─── ENTRIES SUPPLIED

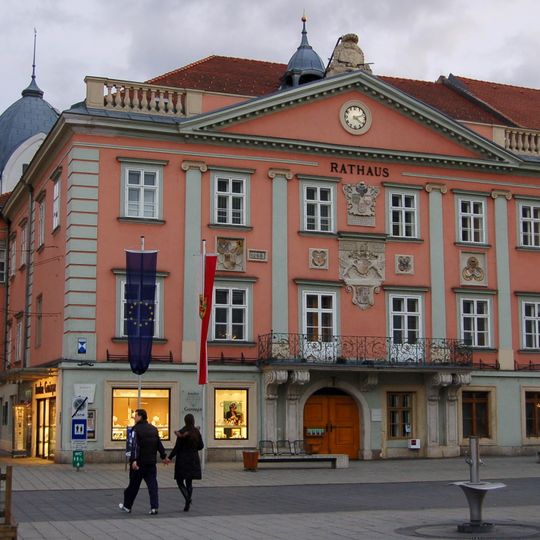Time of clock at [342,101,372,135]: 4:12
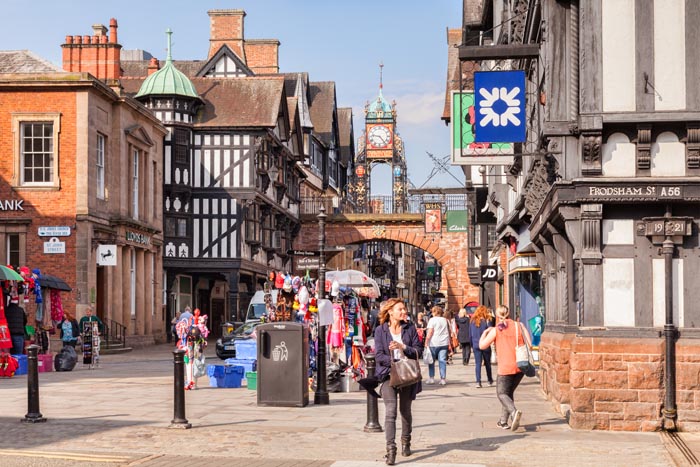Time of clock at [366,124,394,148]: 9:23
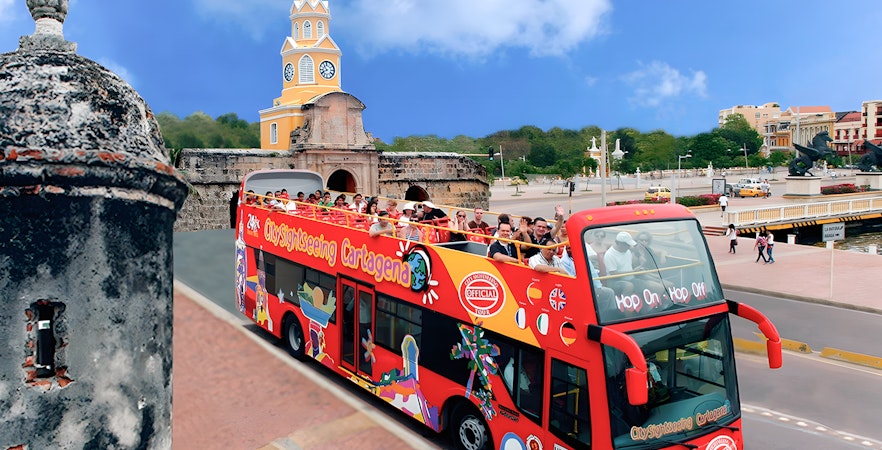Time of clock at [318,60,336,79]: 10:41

──────
─── ENTRIES SUPPLIED

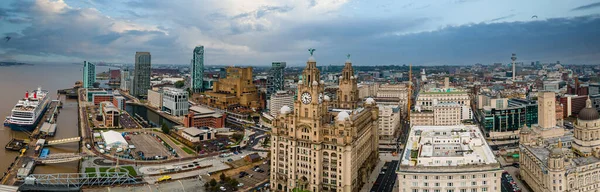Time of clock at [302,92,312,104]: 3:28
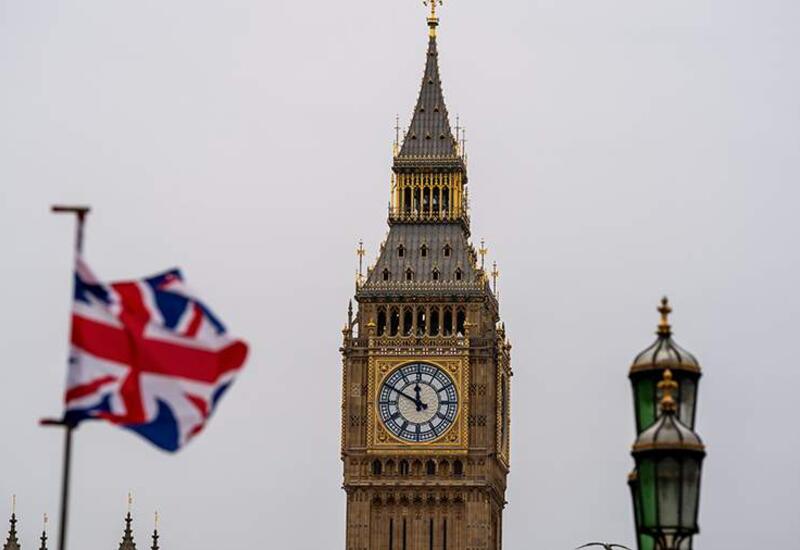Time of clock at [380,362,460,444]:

──────
─── ENTRIES SUPPLIED

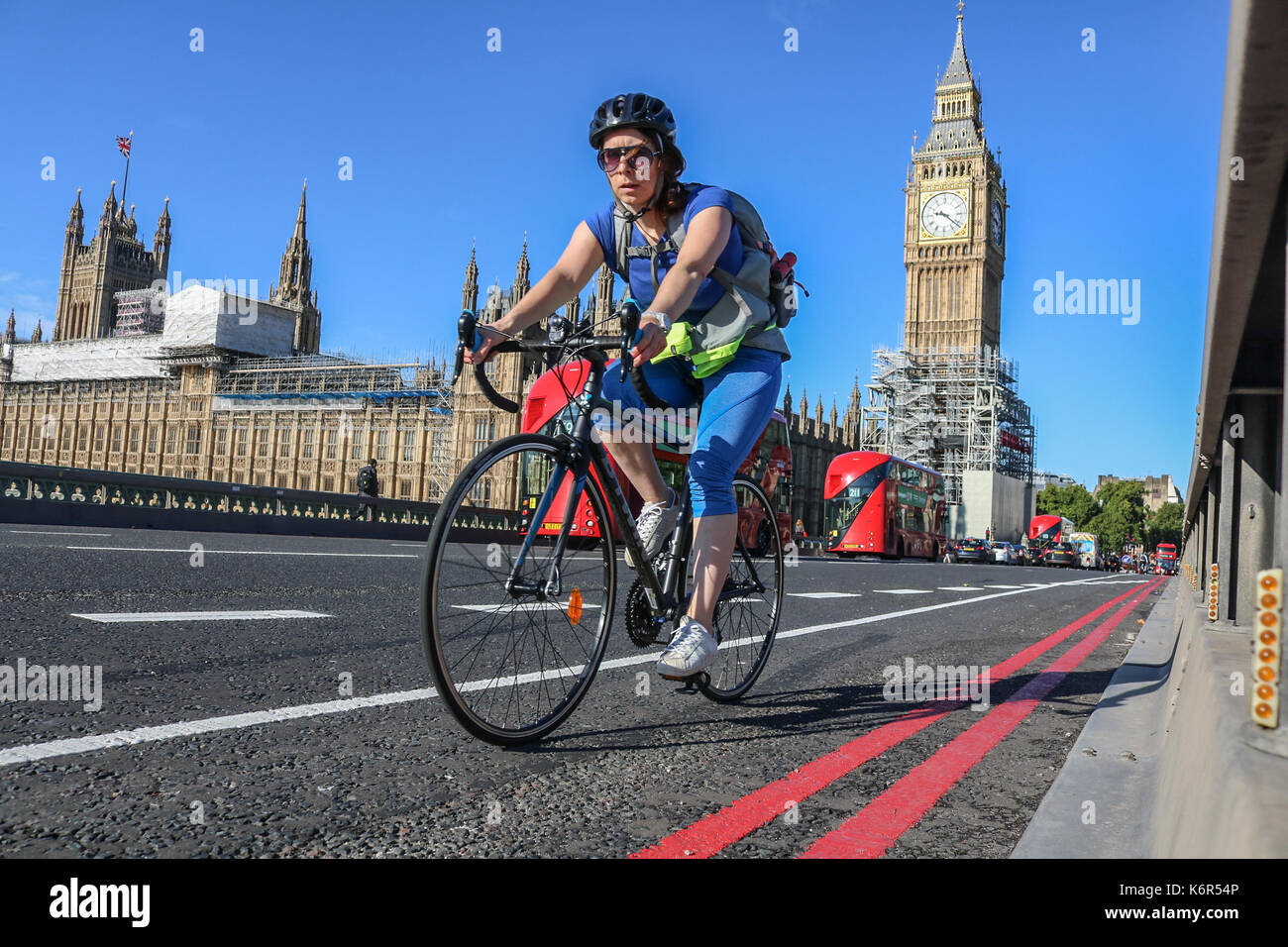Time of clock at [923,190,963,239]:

──────

REQUIREMENT:
Express the listing lines between the one holding "Time of clock at [342,101,372,135]: 4:12" and the one holding "Time of clock at [318,60,336,79]: 10:41", inclusive, as a JSON list of strings, one string per line, skipping blank lines. Leave the pictures out of the answer.

RESULT:
[
  "Time of clock at [342,101,372,135]: 4:12",
  "Time of clock at [366,124,394,148]: 9:23",
  "Time of clock at [318,60,336,79]: 10:41"
]